Otro empujón y estoy fuera del Coliseo; todavía consigo ver, al darme la vuelta, a los cristianos cuando se arrodillan en el centro de la arena. En ese momento —vaya si me he leído el guión, me lo sé de memoria, hace una vida que repito el mismo papel, antes sólo me había confundido un momento—, en ese momento llegan los leones, como dice el guión, que se lanzan al ruedo —la escena se rodará en el Circo Zavatta, después el montaje la encajará en el sitio adecuado, ya se entiende, poniendo a las fieras y a sus presas juntos, pero sólo en la pantalla, mientras yo, mientras nosotros, con esas otras fieras del Lager, menos despeluchadas que los pobres leones del circo... Siento no haber podido ver luego aquel rollo. «Los leones se lanzan a la arena, abalanzándose sobre los cristianos tumbados en el suelo», rodando entre las patas, un montón de trapos por un momento o un maniquí, desparramados entre la arena y el serrín.

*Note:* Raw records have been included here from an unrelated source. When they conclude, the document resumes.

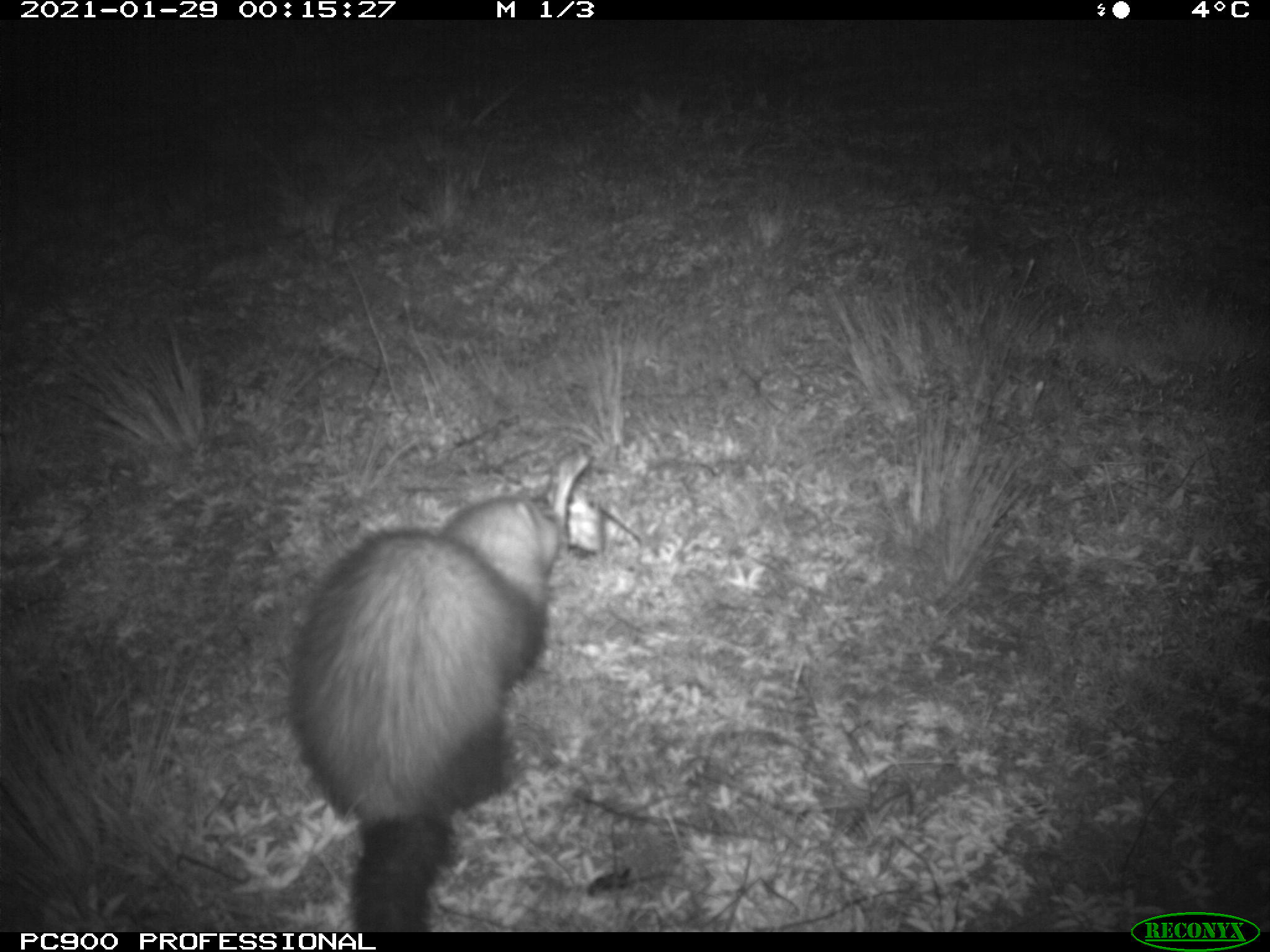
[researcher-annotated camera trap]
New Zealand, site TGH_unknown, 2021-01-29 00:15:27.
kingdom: Animalia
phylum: Chordata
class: Mammalia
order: Carnivora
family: Mustelidae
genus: Mustela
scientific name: Mustela furo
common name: ferret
Ferret (Mustela furo).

Lo que queda de nosotros, una carcasa mutilada. Como decía, hecha trizas. Y si es simulada, como en aquel culebrón, todavía peor, ni siquiera tenemos eso, ni siquiera carne que descuartizar, como el becerrillo —o el corderillo, el carnero, no sé— que hicimos pedazos allí, en Samotracia, como quiere el guión de los sacros misterios indecibles, otro rollazo.